Two things need to happen if the Church is to emerge from this disaster with any integrity. One is that all the clergy who have been guilty of dirty tricks and abuse against Percy should be named in a new Clergy Discipline Measure process. There have been so many procedural dishonesties in this episode. One mentioned by Archbishop Cranmer, is what I call the dirty dossier. This is a fraudulent risk assessment document submitted with the CDM documents to the Bishop of Oxford. The College have admitted that they were wrong to back this document but the damage has done in creating the over-the-top risk assessment which has now been put in place around the College. The second thing that could save the day and rescue the Church’s integrity from a mire of self- destruction, is for someone of stature to come forward. They would then ask for all the destructive church processes to be halted for a while. The one person that could do this is the Archbishop of York.
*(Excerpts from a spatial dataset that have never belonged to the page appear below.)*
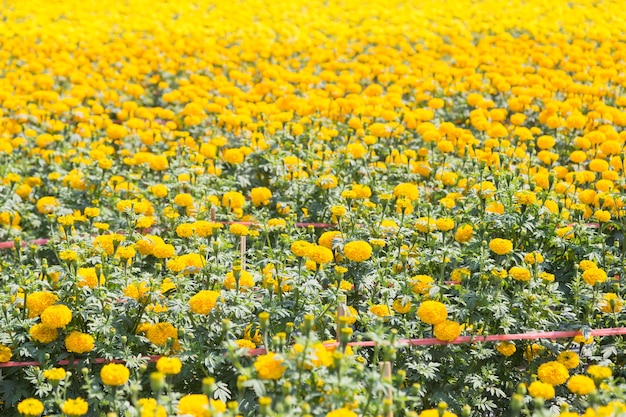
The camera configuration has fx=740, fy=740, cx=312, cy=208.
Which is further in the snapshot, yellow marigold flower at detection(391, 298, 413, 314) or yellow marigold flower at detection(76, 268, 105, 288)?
yellow marigold flower at detection(391, 298, 413, 314)

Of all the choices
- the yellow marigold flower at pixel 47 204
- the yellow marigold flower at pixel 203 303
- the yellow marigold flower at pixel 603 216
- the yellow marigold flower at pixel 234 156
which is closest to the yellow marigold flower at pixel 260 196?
the yellow marigold flower at pixel 234 156

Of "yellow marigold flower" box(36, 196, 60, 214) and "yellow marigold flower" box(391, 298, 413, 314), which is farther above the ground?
"yellow marigold flower" box(391, 298, 413, 314)

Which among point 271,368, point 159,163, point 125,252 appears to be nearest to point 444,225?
point 271,368

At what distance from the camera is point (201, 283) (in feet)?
13.5

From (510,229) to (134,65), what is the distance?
5657 mm

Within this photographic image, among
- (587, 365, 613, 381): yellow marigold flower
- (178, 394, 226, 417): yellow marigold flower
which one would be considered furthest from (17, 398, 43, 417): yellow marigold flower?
(587, 365, 613, 381): yellow marigold flower

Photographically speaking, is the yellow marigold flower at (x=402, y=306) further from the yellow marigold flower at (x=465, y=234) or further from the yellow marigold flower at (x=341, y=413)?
the yellow marigold flower at (x=341, y=413)

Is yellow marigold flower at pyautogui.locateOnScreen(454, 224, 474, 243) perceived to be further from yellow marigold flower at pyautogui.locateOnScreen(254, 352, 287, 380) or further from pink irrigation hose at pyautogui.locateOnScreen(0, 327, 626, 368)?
yellow marigold flower at pyautogui.locateOnScreen(254, 352, 287, 380)

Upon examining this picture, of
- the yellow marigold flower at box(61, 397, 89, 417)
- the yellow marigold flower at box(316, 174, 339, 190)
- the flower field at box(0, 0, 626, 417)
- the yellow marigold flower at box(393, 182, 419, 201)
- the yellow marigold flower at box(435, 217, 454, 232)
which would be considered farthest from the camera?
the yellow marigold flower at box(316, 174, 339, 190)

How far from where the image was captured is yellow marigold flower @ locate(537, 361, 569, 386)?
11.6ft

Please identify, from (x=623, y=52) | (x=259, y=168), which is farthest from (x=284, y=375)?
(x=623, y=52)

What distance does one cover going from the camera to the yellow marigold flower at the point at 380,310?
152 inches

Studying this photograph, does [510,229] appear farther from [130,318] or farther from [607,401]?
[130,318]

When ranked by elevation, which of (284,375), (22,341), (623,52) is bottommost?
(22,341)
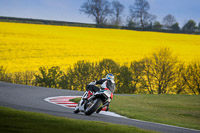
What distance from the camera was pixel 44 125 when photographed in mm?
7969

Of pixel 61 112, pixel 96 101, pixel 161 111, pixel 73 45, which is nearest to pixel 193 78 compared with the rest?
pixel 73 45

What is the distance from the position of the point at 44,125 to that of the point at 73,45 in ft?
118

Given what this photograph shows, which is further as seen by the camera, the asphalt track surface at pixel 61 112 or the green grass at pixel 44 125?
the asphalt track surface at pixel 61 112

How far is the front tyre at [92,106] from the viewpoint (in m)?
10.1

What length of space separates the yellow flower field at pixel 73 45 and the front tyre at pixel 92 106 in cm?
2084

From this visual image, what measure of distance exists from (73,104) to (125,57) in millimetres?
26193

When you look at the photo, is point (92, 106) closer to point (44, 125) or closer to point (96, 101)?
point (96, 101)

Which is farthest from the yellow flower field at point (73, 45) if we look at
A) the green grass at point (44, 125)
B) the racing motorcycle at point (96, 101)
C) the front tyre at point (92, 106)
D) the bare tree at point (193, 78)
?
the green grass at point (44, 125)

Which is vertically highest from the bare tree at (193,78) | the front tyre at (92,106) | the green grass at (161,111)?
the front tyre at (92,106)

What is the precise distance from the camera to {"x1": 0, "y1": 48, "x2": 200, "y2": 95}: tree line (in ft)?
92.3

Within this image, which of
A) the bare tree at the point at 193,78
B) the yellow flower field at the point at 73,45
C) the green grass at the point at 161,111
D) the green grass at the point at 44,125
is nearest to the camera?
the green grass at the point at 44,125

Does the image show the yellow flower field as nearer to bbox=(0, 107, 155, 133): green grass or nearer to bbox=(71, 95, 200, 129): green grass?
bbox=(71, 95, 200, 129): green grass

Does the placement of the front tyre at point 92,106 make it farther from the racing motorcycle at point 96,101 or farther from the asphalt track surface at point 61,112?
the asphalt track surface at point 61,112

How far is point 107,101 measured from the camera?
1033cm
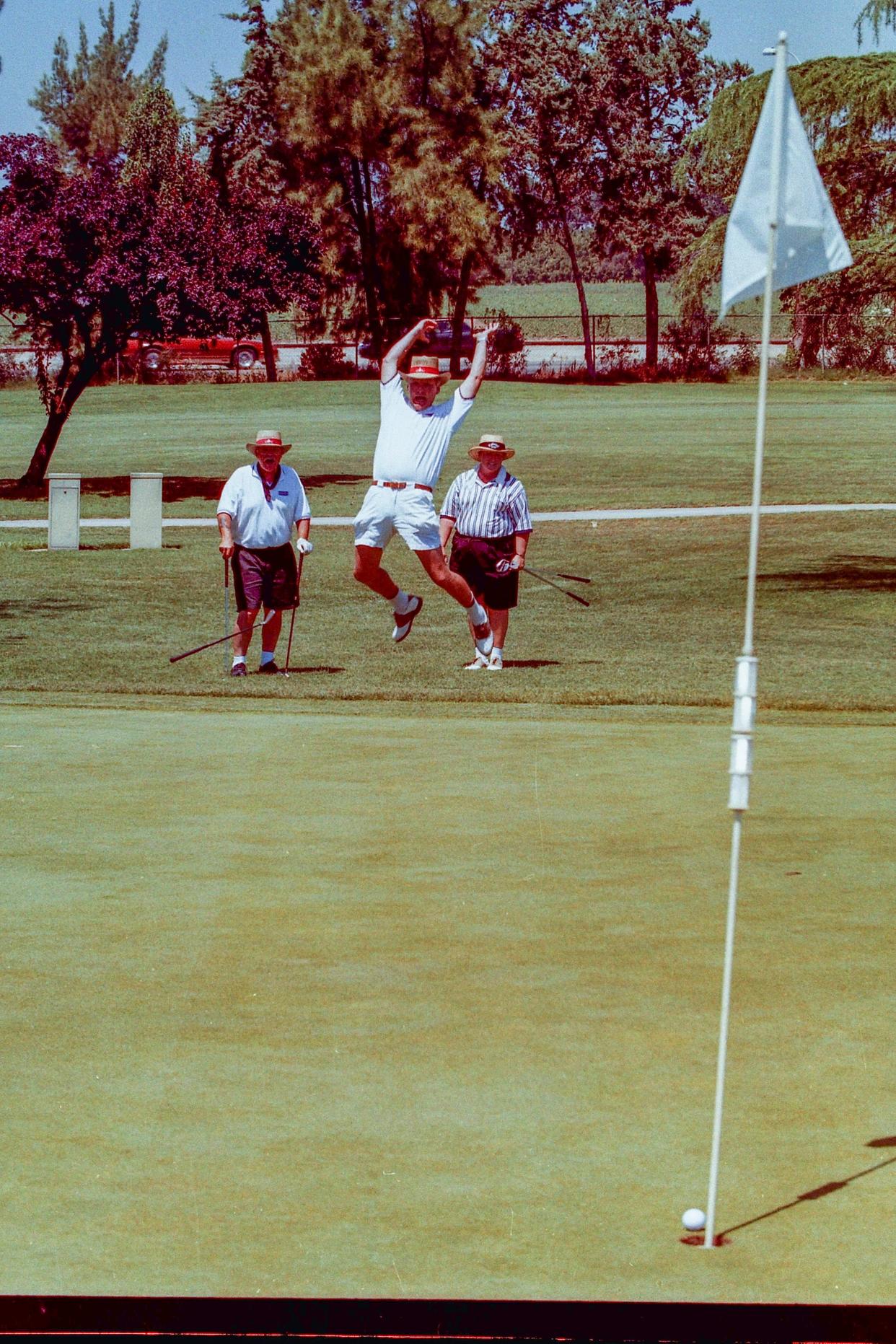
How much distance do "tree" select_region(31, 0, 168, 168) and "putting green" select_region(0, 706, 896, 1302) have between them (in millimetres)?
100858

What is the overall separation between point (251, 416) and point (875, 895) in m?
45.7

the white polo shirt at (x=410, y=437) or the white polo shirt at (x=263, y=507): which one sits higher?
the white polo shirt at (x=410, y=437)

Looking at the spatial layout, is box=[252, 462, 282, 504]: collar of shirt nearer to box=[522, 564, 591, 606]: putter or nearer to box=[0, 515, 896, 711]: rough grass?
box=[0, 515, 896, 711]: rough grass

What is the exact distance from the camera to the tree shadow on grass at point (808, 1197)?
3957mm

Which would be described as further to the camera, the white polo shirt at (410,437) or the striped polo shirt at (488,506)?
the striped polo shirt at (488,506)

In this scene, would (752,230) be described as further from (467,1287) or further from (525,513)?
(525,513)

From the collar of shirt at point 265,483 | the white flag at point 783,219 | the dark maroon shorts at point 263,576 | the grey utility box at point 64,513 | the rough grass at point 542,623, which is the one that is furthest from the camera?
the grey utility box at point 64,513

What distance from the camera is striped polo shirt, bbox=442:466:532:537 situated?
590 inches

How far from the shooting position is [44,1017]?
540 cm

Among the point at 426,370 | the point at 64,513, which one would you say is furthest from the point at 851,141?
the point at 64,513

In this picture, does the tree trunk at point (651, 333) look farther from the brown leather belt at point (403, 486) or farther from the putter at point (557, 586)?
the brown leather belt at point (403, 486)

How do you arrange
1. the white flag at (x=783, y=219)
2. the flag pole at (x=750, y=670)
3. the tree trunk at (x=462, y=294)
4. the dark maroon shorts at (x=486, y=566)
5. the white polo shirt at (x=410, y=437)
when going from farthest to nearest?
the tree trunk at (x=462, y=294) < the dark maroon shorts at (x=486, y=566) < the white polo shirt at (x=410, y=437) < the white flag at (x=783, y=219) < the flag pole at (x=750, y=670)

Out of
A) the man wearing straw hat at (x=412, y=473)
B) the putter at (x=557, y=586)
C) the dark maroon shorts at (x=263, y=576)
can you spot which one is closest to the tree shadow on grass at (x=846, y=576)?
the putter at (x=557, y=586)

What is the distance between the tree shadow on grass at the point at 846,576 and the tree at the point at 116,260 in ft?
43.5
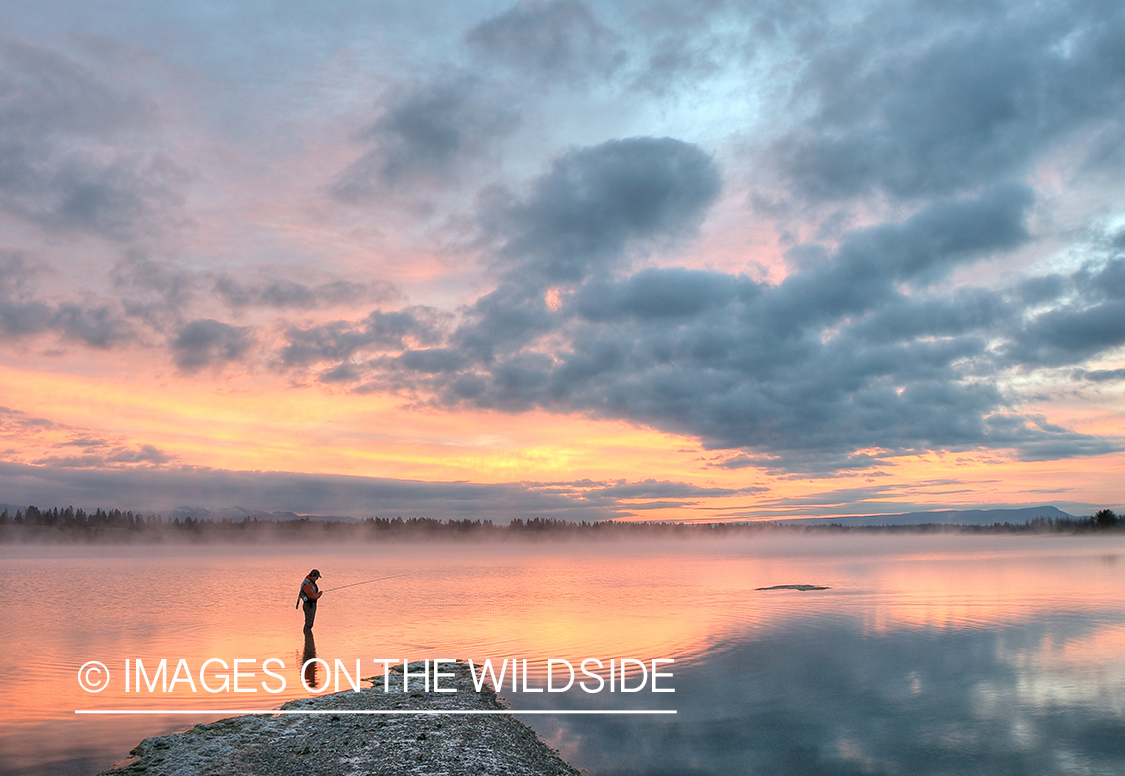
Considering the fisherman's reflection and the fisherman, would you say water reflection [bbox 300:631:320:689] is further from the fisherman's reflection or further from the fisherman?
the fisherman

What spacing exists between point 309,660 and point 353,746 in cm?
1612

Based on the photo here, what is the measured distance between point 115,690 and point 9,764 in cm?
888

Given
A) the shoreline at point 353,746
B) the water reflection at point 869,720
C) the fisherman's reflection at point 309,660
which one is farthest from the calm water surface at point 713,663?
the shoreline at point 353,746

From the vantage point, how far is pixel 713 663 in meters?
34.3

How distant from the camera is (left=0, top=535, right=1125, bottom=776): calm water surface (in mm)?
21172

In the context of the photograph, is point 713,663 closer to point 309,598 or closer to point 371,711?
point 371,711

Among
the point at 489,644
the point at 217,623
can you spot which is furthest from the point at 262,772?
the point at 217,623

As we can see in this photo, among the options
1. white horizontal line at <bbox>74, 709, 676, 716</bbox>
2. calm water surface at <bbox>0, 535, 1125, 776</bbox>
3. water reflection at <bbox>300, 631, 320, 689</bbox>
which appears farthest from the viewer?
water reflection at <bbox>300, 631, 320, 689</bbox>

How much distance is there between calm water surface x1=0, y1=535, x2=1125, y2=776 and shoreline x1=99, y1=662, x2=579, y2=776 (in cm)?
159

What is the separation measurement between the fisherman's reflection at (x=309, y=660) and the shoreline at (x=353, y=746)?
5.01m

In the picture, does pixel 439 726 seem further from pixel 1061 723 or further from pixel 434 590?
pixel 434 590

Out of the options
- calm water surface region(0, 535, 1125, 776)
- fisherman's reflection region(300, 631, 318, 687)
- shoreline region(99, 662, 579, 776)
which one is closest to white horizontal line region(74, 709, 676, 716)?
shoreline region(99, 662, 579, 776)

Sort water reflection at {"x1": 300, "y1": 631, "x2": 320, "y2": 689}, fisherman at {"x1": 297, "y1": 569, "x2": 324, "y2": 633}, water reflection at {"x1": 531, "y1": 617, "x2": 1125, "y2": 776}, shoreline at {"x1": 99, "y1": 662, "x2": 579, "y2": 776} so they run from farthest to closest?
fisherman at {"x1": 297, "y1": 569, "x2": 324, "y2": 633} → water reflection at {"x1": 300, "y1": 631, "x2": 320, "y2": 689} → water reflection at {"x1": 531, "y1": 617, "x2": 1125, "y2": 776} → shoreline at {"x1": 99, "y1": 662, "x2": 579, "y2": 776}

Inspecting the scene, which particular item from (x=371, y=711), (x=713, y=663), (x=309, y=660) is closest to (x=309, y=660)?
(x=309, y=660)
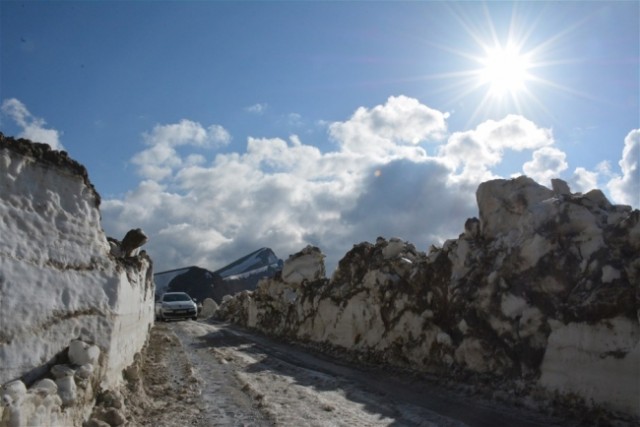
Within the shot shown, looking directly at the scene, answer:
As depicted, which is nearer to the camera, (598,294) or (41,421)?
(41,421)

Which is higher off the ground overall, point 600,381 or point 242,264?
point 242,264

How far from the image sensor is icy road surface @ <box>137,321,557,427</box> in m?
7.07

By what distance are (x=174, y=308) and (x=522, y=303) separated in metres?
20.7

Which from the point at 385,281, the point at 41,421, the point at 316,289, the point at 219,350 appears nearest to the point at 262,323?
the point at 316,289

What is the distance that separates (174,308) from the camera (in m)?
26.3

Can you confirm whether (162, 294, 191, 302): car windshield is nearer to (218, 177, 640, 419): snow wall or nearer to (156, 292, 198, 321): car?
(156, 292, 198, 321): car

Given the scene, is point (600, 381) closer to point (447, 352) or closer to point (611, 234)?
point (611, 234)

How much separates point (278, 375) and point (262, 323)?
43.5ft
The Archbishop of Canterbury is likely to be entangled with the same legal firms as have been advising the Diocese of Oxford and Christ Church College, as well as the various bodies that work out of Church House. Stephen Cottrell, hopefully, can recognise what a disaster these events are for the whole Church of England. I believe that the paths of Dean Percy and Cottrell have crossed in the past. If that is true, he will know that Percy is not a sex-crazed lunatic, which is how his enemies at Christ Church have been trying to portray him for their own political ends. If the Archbishop pf York could put in place a moratorium on the church processes for three months, this might help to calm things down and stop the current madness infecting and afflicting the church in Oxford and elsewhere. There is a crisis; we need something dramatic to happen to resolve things. Stephen Cottrell, you are our last hope!